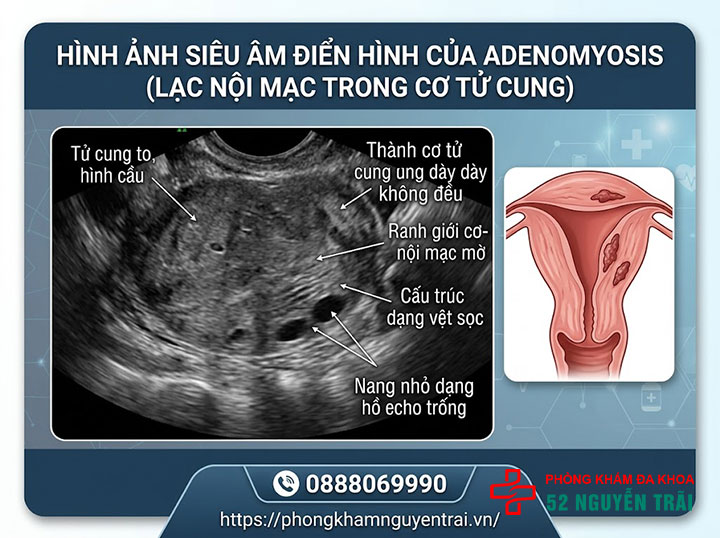 HÌNH ẢNH SIÊU ÂM ĐIỂN HÌNH CỦA ADENOMYOSIS (LẠC NỘI MẠC TRONG CƠ TỬ CUNG)

Tử cung to, hình cầu

Thành cơ tử cung ung dày dày không đều

Ranh giới cơ-nội mạc mờ

Cấu trúc dạng vệt sọc

Nang nhỏ dạng hồ echo trống

0888069990

https://phongkhamnguyentrai.vn/

PHÒNG KHÁM ĐA KHOA
52 NGUYỄN TRÃI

> WHAT TO PRODUCE: Whenever "dạng" occurs in a line of the entries, copy that line.

> WORKED SOLUTION:
Cấu trúc dạng vệt sọc
Nang nhỏ dạng hồ echo trống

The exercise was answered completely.